=== TEXT PROVIDED ===

Henry R. Carse is a writer, author, pilgrim theologian, and peace activist with more than 40 years of experience living and working in the Middle East.
Carse is the Founder of Kids4Peace International, a non-profit interfaith dialogue and action movement that engages Palestinian and Israeli youngsters and their families across the lines of conflict.
He lives in Vermont and is also a practicing first responder and EMT. He recently completed the UVM End-of-Life Doula Professional Certificate, an online 8-week program for people interested in the growing demand for end-of-life support.
We spoke to Carse about being an end-of-life doula during the COVID-19 crisis.
Why made you decide to learn how to become an end-of-life doula?
Some of the reasons we do these things are a little bit mysterious, even to ourselves. I lived all of my adult life in the Middle East. I returned to Vermont after the death of my parents, and I wanted to be engaged in the community. That’s when I received training as an EMT and also a first responder.

=== RECORD EXTRACTS ===

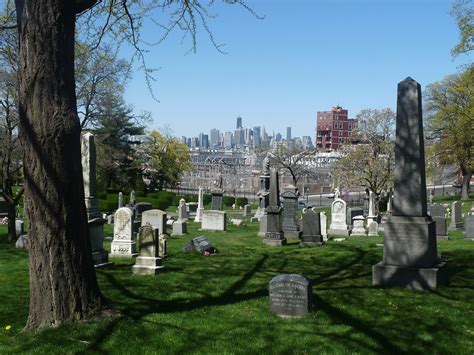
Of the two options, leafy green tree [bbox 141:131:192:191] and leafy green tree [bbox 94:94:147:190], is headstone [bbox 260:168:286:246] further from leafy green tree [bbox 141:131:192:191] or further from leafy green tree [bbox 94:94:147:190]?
leafy green tree [bbox 141:131:192:191]

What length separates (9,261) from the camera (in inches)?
527

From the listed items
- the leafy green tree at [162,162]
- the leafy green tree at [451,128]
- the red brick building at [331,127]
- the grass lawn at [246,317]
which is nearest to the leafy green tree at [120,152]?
the leafy green tree at [162,162]

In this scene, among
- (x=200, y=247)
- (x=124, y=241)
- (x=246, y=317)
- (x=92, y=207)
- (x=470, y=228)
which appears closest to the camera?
(x=246, y=317)

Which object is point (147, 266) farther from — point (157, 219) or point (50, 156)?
point (157, 219)

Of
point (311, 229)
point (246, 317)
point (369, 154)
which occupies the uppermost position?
point (369, 154)

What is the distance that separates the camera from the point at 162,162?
62156 millimetres

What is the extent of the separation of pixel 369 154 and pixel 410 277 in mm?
39906

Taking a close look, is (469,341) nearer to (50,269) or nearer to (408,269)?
(408,269)

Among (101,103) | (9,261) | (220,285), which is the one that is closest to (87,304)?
(220,285)

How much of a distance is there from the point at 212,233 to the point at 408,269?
15048 mm

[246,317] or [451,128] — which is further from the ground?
[451,128]

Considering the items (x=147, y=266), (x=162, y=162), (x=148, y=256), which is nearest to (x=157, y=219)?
(x=148, y=256)

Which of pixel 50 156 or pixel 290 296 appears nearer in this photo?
pixel 50 156

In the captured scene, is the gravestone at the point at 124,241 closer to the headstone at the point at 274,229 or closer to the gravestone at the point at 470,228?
the headstone at the point at 274,229
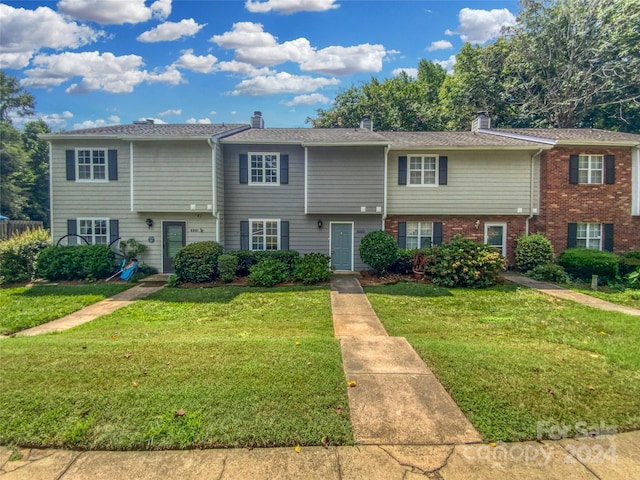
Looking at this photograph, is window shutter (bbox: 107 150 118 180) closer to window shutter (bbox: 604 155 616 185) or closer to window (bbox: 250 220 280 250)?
window (bbox: 250 220 280 250)

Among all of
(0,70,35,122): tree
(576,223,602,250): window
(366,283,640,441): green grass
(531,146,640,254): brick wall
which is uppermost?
(0,70,35,122): tree

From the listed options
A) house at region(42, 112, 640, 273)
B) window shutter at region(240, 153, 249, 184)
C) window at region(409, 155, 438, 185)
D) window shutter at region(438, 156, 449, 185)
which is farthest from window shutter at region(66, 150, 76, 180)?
window shutter at region(438, 156, 449, 185)

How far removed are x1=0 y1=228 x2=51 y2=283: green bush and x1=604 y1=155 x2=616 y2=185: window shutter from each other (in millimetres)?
20982

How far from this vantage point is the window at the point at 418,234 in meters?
13.4

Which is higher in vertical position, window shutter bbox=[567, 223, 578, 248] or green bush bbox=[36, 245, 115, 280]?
window shutter bbox=[567, 223, 578, 248]

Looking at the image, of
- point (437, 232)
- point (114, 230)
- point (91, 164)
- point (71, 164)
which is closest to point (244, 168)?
point (114, 230)

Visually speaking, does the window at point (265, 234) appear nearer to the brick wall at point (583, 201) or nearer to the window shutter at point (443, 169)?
the window shutter at point (443, 169)

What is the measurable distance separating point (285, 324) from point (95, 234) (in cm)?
1013

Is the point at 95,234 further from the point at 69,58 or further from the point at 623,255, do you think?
the point at 623,255

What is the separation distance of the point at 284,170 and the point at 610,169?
12511 mm

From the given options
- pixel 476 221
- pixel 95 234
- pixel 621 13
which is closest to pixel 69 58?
pixel 95 234

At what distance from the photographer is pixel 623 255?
12828 millimetres

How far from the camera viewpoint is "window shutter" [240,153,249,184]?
1309 centimetres

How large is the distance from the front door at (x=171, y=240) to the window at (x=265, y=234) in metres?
2.57
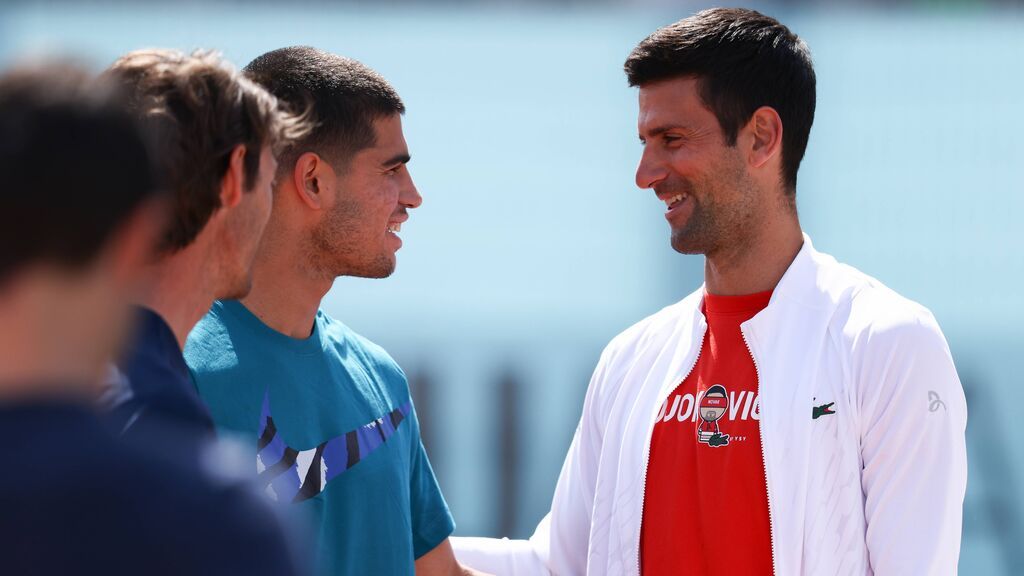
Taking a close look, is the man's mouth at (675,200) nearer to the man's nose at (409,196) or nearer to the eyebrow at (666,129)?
the eyebrow at (666,129)

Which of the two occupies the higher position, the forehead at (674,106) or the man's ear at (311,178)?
the forehead at (674,106)

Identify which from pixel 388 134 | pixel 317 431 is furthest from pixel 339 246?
pixel 317 431

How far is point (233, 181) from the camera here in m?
1.60

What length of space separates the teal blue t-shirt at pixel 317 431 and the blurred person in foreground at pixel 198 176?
59 centimetres

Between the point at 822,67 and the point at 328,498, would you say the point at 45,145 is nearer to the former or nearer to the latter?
the point at 328,498

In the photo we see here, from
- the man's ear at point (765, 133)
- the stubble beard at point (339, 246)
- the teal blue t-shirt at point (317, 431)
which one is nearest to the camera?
the teal blue t-shirt at point (317, 431)

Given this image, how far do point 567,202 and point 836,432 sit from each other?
3.85 meters

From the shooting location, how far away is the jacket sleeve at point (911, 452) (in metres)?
2.24

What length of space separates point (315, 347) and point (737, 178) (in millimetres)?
996

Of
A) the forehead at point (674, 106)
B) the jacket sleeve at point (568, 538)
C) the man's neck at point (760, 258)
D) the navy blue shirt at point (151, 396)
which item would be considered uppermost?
the forehead at point (674, 106)

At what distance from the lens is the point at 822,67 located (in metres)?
6.55

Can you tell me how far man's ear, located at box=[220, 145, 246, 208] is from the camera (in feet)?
5.20

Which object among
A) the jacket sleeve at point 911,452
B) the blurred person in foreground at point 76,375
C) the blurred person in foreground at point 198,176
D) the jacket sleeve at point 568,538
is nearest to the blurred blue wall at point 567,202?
the jacket sleeve at point 568,538

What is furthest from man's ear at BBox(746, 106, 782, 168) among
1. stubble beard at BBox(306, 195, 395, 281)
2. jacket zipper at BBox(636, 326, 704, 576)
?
stubble beard at BBox(306, 195, 395, 281)
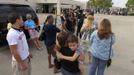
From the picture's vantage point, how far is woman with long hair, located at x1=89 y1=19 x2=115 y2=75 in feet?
18.1

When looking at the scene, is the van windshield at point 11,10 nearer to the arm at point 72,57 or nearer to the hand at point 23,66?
the hand at point 23,66

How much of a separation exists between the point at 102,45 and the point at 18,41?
6.02 ft

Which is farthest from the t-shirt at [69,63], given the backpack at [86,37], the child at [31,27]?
the child at [31,27]

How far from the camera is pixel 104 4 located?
118000mm

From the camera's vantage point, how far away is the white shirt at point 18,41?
461 cm

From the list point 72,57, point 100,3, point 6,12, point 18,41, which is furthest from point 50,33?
point 100,3

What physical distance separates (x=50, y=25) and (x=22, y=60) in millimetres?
2737

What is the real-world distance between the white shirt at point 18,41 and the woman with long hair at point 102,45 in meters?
1.55

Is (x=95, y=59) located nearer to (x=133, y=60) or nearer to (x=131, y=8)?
(x=133, y=60)

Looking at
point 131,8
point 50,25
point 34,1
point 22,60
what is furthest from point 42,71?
point 131,8

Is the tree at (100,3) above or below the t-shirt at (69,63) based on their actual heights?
below

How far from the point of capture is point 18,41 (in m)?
4.71

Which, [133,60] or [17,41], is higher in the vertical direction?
[17,41]

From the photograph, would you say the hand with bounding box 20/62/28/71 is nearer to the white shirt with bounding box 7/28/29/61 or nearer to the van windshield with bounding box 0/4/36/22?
the white shirt with bounding box 7/28/29/61
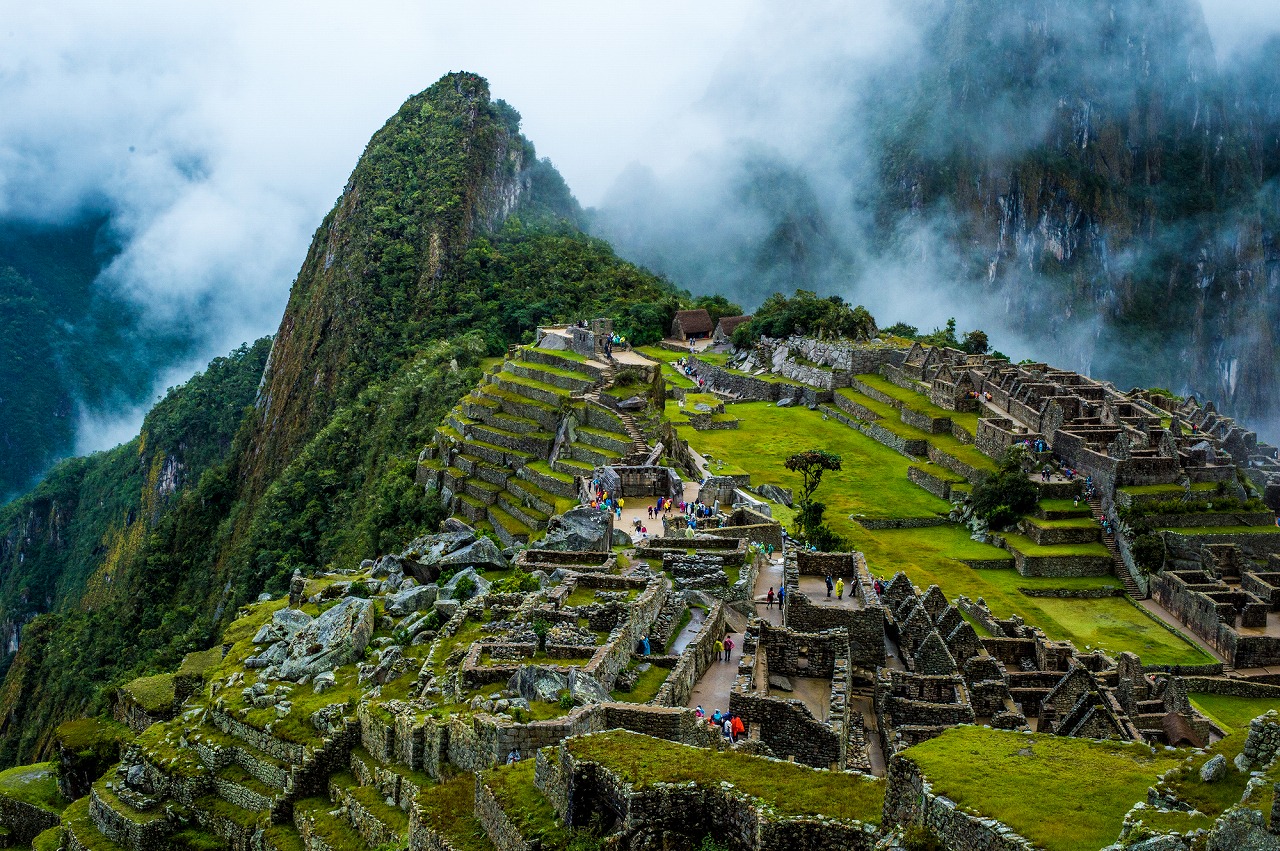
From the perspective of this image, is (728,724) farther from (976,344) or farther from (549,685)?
(976,344)

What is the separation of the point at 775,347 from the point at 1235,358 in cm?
13091

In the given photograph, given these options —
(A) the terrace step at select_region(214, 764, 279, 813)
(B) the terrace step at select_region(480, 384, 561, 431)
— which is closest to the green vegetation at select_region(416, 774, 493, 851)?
(A) the terrace step at select_region(214, 764, 279, 813)

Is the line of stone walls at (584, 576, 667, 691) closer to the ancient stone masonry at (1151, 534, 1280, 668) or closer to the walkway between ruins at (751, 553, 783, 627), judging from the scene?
the walkway between ruins at (751, 553, 783, 627)

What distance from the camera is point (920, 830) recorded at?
9984mm

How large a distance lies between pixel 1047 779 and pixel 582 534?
→ 58.4ft

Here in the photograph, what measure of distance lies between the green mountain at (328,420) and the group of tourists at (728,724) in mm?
32724

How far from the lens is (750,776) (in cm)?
1154

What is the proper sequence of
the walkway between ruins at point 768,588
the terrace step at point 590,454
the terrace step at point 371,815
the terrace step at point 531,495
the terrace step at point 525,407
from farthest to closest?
the terrace step at point 525,407
the terrace step at point 590,454
the terrace step at point 531,495
the walkway between ruins at point 768,588
the terrace step at point 371,815

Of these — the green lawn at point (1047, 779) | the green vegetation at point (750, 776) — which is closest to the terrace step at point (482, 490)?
the green vegetation at point (750, 776)

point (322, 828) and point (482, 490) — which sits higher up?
point (482, 490)

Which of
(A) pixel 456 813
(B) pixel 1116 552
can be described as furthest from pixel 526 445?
(A) pixel 456 813

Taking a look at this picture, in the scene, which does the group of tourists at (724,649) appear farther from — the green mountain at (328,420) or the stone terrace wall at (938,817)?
the green mountain at (328,420)

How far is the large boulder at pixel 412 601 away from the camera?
23.0 metres

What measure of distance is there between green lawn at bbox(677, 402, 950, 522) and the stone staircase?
20.0 feet
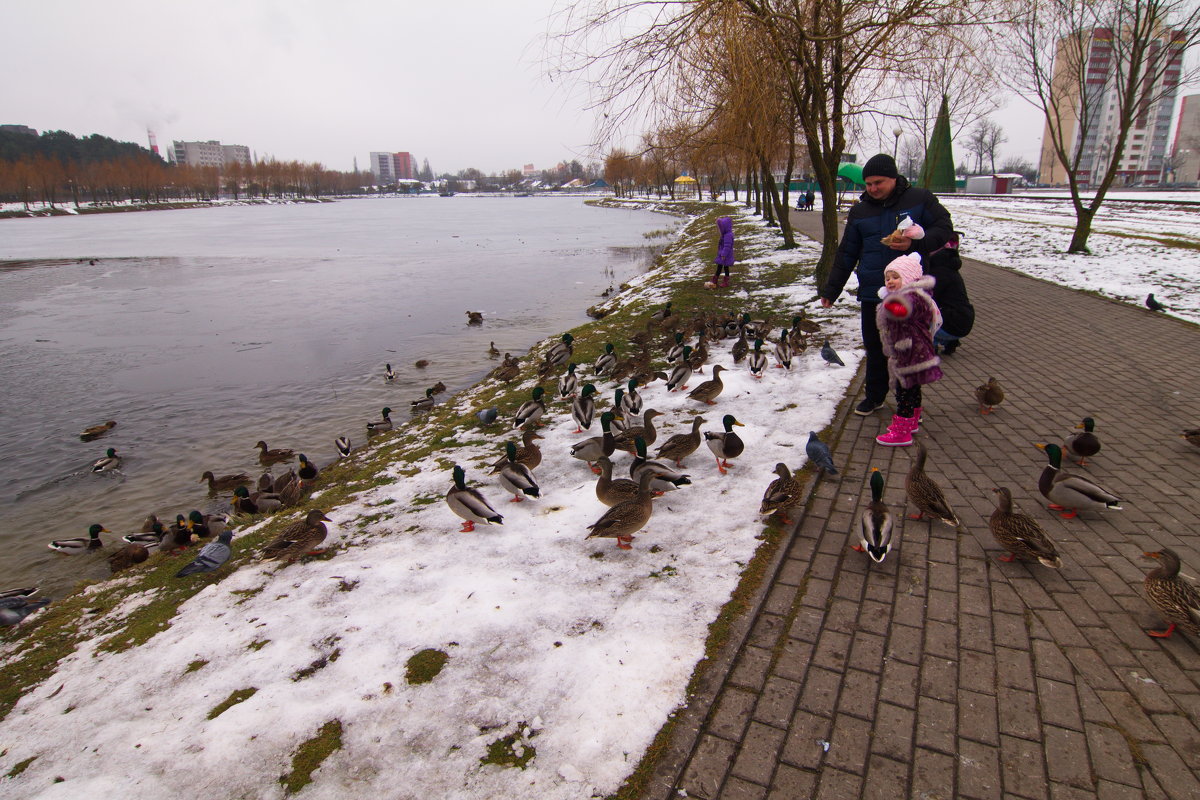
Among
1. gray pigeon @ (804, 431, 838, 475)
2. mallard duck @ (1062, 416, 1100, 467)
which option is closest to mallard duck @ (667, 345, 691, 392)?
gray pigeon @ (804, 431, 838, 475)

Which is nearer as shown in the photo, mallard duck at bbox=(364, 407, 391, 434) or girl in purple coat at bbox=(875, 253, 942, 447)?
girl in purple coat at bbox=(875, 253, 942, 447)

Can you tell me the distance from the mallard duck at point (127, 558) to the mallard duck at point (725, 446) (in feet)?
21.4

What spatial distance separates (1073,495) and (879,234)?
3.10m

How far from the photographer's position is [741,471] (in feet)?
19.4

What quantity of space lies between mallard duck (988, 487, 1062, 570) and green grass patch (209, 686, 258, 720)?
5.20 m

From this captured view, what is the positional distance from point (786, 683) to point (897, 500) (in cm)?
250

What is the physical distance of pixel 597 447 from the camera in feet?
20.6

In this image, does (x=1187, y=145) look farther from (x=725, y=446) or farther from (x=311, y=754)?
(x=311, y=754)

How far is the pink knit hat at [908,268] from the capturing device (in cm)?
536

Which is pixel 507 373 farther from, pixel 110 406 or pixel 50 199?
pixel 50 199

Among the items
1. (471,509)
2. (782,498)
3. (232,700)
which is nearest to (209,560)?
(232,700)

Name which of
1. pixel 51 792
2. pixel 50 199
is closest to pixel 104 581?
pixel 51 792

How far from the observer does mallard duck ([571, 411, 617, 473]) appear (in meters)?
6.23

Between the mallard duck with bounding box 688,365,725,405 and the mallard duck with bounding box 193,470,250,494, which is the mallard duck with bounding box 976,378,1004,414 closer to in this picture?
the mallard duck with bounding box 688,365,725,405
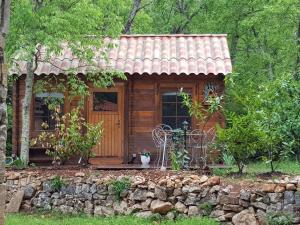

===

• **REQUIRED WORK**
**a.** Quote the profile of Henry R. Carse word for word, everything from "Carse is the" down to "lines of conflict.".
**b.** Continue the interview with Henry R. Carse, starting after its last sentence.
None of the material has any part in this.

• **ANSWERS PER TASK**
**a.**
Carse is the Founder of Kids4Peace International, a non-profit interfaith dialogue and action movement that engages Palestinian and Israeli youngsters and their families across the lines of conflict.

**b.**
It was in the context of working as an EMT that I really became aware of how much we overlook the importance of a strong supportive presence for those who are dying—and their loved ones. Being in frequent contact with that kind of grief and loss, I’ve really tried to practice what I’ve learned in the doula program, before the arrival of the pandemic, in the context of working as an EMT.
What are the things from the UVM End-of-Life Doula program that you are drawing upon the most right now?
I’ll be 70 next year and I have asthma. So I found myself very soon being in the category of someone who needs to “shelter in place,” in order to “bend the curve” of the pandemic. I’ve been living in (what I call) “solitary refinement” in my house up in the woods for more than two weeks now. I think this may be a common situation for those of us who have completed the doula program who are among the older members of the community.
So, there is a built-in tension here. I want to start to learn how to practice being a doula in my community. I’m living alone, and I practice self-care and grounding for my inner life. I think this is so foundational to the doula work—just as it’s also foundational to go out to engage in the community, engage with clients, and to give the compassionate care we all need. There’s a real paradox here: it is an age-old quest for balance between contemplation and action.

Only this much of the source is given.